I’m trying to run some PyTorch-Lightning code, following along Sebastian Rabst’s Machine Learning with PyTorch and Scikit-Learn:
import torch
import torchvision
from torchvision import transforms
from torchvision.transforms import ToTensor
from torchvision.datasets import MNIST
from torch.utils.data import DataLoader, random_split
import pytorch_lightning as pl
class MnistDataModule(pl.LightningDataModule):
def __init__(self, data_path='./'):
super().__init__()
self.data_path = data_path
self.transform = transforms.Compose([ToTensor()])
self.batch_size = 64
def prepare_data(self):
MNIST(root=self.data_path, download=True)
def setup(self, stage=None):
mnist_all = MNIST(root = self.data_path, train=True, transform=self.transform, download=False)
self.train, self.val = random_split(mnist_all, [55000, 5000], generator=torch.Generator().manual_seed(1))
self.test = MNIST(root = self.data_path, train=False, transform=self.transform, download=False)
def train_dataloader(self):
return DataLoader(self.train, self.batch_size, num_workers = 4)
def val_dataloader(self):
return DataLoader(self.val, self.batch_size, num_workers = 4)
def test_dataloader(self):
return DataLoader(self.test, self.batch_size, num_workers = 4)
import torch.nn as nn
from torchmetrics import Accuracy
class MultiLayerPerceptron(pl.LightningModule):
def __init__(self, image_shape=(1, 28, 28), hidden_units=(32, 16)):
super().__init__()
self.train_acc = Accuracy(task='multiclass', num_classes=10)
self.valid_acc = Accuracy(task='multiclass', num_classes=10)
self.test_acc = Accuracy(task='multiclass', num_classes=10)
input_size = image_shape[0] * image_shape[1] * image_shape[2]
all_layers = [nn.Flatten()]
for h in hidden_units:
all_layers.append(nn.Linear(input_size, h))
all_layers.append(nn.ReLU())
input_size = h
all_layers.append(nn.Linear(hidden_units[-1], 10))

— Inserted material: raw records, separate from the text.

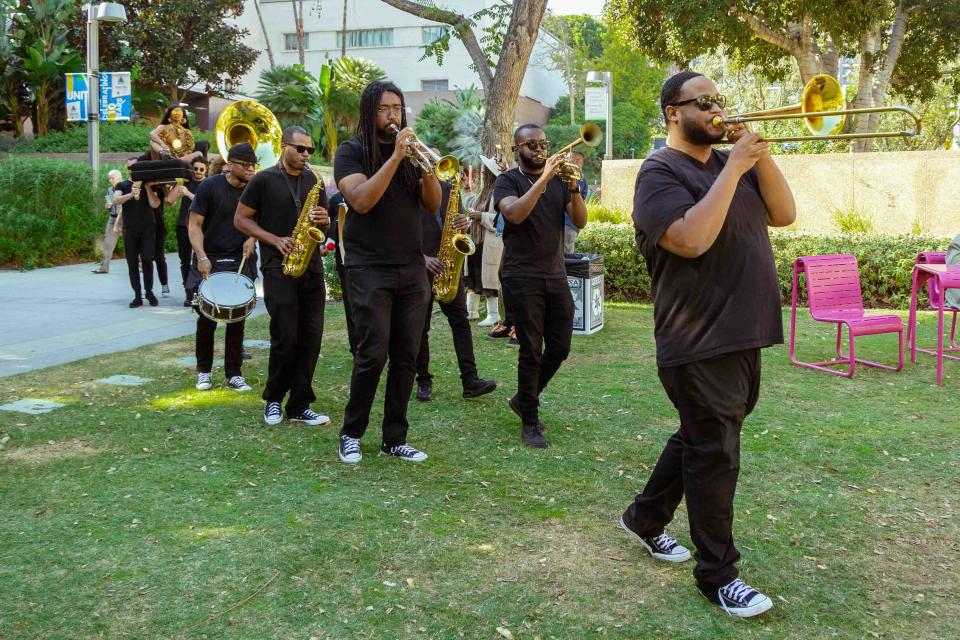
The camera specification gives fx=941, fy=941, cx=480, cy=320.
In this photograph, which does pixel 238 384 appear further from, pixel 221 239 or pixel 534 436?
pixel 534 436

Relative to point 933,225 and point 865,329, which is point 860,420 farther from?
point 933,225

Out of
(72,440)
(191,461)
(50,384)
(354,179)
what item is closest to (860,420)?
(354,179)

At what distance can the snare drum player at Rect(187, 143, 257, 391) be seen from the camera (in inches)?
272

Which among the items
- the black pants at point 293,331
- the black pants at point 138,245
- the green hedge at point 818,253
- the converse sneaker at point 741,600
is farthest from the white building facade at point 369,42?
the converse sneaker at point 741,600

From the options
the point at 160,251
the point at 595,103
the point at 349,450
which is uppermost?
the point at 595,103

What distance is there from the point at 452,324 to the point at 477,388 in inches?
21.8

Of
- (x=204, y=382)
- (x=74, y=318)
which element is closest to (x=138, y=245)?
(x=74, y=318)

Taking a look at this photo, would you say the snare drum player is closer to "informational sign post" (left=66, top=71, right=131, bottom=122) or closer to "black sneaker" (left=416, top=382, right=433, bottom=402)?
"black sneaker" (left=416, top=382, right=433, bottom=402)

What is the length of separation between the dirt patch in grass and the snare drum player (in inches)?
60.0

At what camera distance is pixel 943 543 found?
413 cm

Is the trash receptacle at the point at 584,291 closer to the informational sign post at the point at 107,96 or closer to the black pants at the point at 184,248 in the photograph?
the black pants at the point at 184,248

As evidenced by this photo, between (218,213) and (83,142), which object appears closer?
(218,213)

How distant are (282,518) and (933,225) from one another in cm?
1253

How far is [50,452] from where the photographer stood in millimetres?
5512
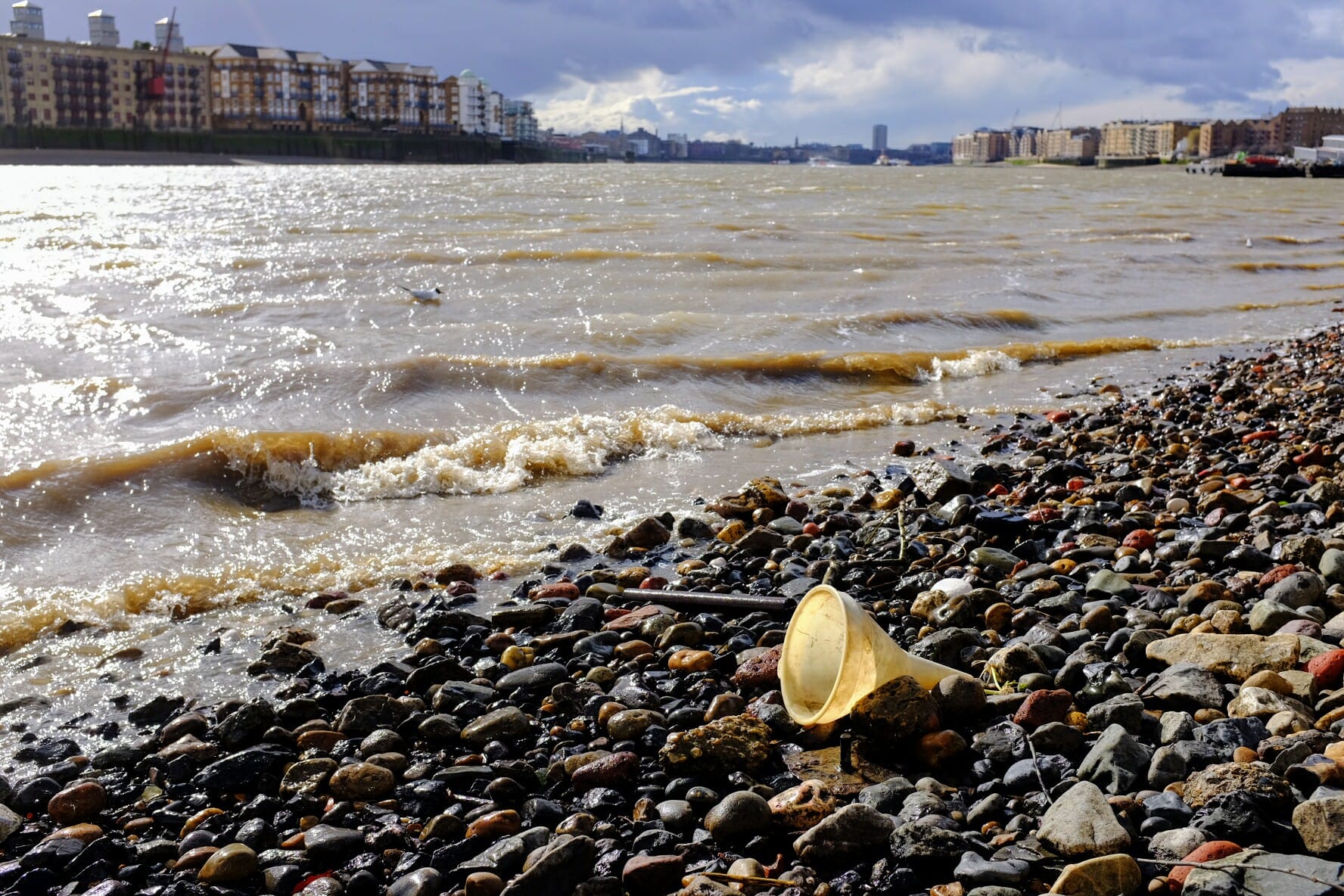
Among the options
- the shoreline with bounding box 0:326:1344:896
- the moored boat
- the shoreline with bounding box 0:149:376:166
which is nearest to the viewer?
the shoreline with bounding box 0:326:1344:896

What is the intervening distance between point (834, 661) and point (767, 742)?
33 cm

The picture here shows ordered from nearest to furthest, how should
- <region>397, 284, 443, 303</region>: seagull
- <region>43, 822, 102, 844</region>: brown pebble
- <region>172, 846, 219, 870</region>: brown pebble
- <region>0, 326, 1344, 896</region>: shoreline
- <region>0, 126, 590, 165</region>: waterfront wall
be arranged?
<region>0, 326, 1344, 896</region>: shoreline, <region>172, 846, 219, 870</region>: brown pebble, <region>43, 822, 102, 844</region>: brown pebble, <region>397, 284, 443, 303</region>: seagull, <region>0, 126, 590, 165</region>: waterfront wall

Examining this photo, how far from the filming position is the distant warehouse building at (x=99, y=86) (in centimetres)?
11994

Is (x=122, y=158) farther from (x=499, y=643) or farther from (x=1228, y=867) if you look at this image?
(x=1228, y=867)

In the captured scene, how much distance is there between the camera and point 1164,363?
32.6 ft

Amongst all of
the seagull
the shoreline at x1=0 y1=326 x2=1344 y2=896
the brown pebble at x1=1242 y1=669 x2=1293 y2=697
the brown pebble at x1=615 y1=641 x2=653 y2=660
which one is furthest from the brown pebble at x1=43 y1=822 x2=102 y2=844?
the seagull

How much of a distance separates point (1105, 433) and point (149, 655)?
561 cm

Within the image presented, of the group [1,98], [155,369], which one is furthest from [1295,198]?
[1,98]

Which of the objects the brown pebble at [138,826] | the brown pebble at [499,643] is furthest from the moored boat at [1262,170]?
the brown pebble at [138,826]

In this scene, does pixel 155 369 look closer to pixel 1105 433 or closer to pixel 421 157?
pixel 1105 433

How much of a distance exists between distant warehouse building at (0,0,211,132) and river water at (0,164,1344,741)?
406ft

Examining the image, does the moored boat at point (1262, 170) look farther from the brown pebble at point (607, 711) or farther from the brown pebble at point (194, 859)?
Answer: the brown pebble at point (194, 859)

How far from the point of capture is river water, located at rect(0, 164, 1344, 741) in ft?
15.7

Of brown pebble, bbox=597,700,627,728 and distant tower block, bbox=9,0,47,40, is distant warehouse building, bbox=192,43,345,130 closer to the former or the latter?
distant tower block, bbox=9,0,47,40
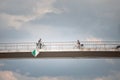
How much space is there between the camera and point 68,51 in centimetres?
5206

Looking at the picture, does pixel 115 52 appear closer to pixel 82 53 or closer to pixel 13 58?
pixel 82 53

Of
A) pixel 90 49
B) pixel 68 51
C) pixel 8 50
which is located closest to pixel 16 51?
pixel 8 50

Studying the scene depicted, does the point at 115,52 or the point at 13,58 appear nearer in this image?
the point at 115,52

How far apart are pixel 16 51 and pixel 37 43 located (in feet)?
12.0

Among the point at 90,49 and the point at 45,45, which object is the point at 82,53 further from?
the point at 45,45

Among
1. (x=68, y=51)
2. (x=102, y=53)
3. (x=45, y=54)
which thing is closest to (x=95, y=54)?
(x=102, y=53)

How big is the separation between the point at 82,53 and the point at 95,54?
2.42 metres

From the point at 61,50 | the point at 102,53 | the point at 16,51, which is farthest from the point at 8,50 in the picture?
the point at 102,53

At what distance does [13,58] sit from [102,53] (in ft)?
50.1

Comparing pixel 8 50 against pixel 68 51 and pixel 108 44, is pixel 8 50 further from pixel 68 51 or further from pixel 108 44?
pixel 108 44

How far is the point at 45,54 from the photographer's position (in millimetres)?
Answer: 54031

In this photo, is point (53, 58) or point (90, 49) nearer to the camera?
point (90, 49)

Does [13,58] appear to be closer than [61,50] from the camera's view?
No

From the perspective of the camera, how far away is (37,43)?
52.8 meters
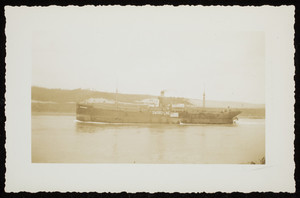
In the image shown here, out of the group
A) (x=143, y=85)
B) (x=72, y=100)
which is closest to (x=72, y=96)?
(x=72, y=100)

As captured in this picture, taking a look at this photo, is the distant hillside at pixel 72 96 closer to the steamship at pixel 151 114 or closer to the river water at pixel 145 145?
the steamship at pixel 151 114

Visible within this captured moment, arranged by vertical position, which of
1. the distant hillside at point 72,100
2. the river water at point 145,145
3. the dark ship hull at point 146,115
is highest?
the distant hillside at point 72,100

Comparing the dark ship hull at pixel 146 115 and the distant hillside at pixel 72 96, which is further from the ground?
the distant hillside at pixel 72 96

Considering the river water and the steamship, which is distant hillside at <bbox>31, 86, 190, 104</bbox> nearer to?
the steamship

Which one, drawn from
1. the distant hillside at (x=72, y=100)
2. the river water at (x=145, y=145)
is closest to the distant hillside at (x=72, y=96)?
the distant hillside at (x=72, y=100)

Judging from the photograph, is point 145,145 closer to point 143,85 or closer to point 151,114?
point 151,114
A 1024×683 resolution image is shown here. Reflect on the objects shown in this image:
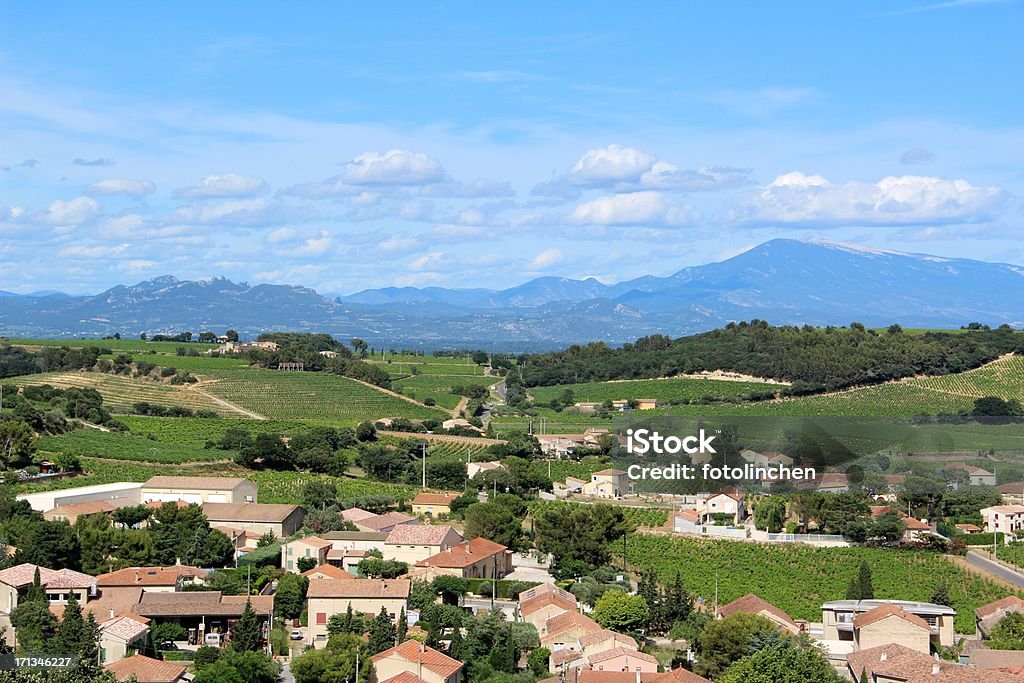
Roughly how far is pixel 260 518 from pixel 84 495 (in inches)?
210

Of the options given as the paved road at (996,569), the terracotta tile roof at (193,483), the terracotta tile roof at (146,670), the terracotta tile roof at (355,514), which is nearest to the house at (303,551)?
the terracotta tile roof at (355,514)

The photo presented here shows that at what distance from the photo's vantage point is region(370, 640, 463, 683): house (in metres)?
23.4

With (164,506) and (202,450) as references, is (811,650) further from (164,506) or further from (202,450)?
(202,450)

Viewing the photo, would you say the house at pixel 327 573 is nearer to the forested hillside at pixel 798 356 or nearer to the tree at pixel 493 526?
the tree at pixel 493 526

self.model = nn.Sequential(*all_layers)
def forward(self, x):
return self.model(x)
def training_step(self, batch, batch_idx):
x, y = batch
logits = self(x)
loss = nn.functional.cross_entropy(logits, y)
preds = torch.argmax(logits, dim=1)
self.train_acc.update(preds, y)
self.log("train_loss", loss, prog_bar=True)
return loss
def on_train_epoch_end(self):
self.log("train_acc", self.train_acc.compute(), prog_bar=True)
def validation_step(self, batch, batch_idx):
x, y = batch
logits = self(x)
loss = nn.functional.cross_entropy(logits, y)
preds = torch.argmax(logits, dim=1)
self.valid_acc.update(preds, y)
self.log("valid_loss", loss, prog_bar=True)
self.log("valid_acc", self.valid_acc.compute(), prog_bar=True)
return loss
def test_step(self, batch, batch_idx):
x, y = batch
logits = self(x)
loss = nn.functional.cross_entropy(logits, y)
preds = torch.argmax(logits, dim=1)
self.valid_acc.update(preds, y)
self.log("test_loss", loss, prog_bar=True)
self.log("test_acc", self.test_acc.compute(), prog_bar=True)
return loss
def configure_optimizers(self):
return torch.optim.Adam(self.parameters(), lr=1e-3)
torch.manual_seed(1)
mnist_dm = MnistDataModule()
model = MultiLayerPerceptron()
trainer = pl.Trainer(max_epochs=10)
trainer.fit(model=model, datamodule=mnist_dm)
But I’m getting:
File /opt/anaconda3/lib/python3.11/site-packages/torch/storage.py:368, in UntypedStorage._share_filename_cpu_(self, *args, **kwargs)
366 @_share_memory_lock_protected
367 def _share_filename_cpu_(self, *args, **kwargs):
--> 368 return super()._share_filename_cpu_(*args, **kwargs)
RuntimeError: torch_shm_manager at "/opt/anaconda3/lib/python3.11/site-packages/torch/bin/torch_shm_manager": could not generate a random directory for manager socket
Here are the package versions:
PyTorch version: 2.2.0.post100
PyTorch Lightning version: 2.2.1
And my system specs:
Model Name: MacBook Pro
Model Identifier: MacBookPro18,2
Model Number: FK1A3LL/A
Chip: Apple M1 Max
Total Number of Cores: 10 (8 performance and 2 efficiency)
Memory: 32 GB
I’m running this in a Jupyter Notebook through Anaconda.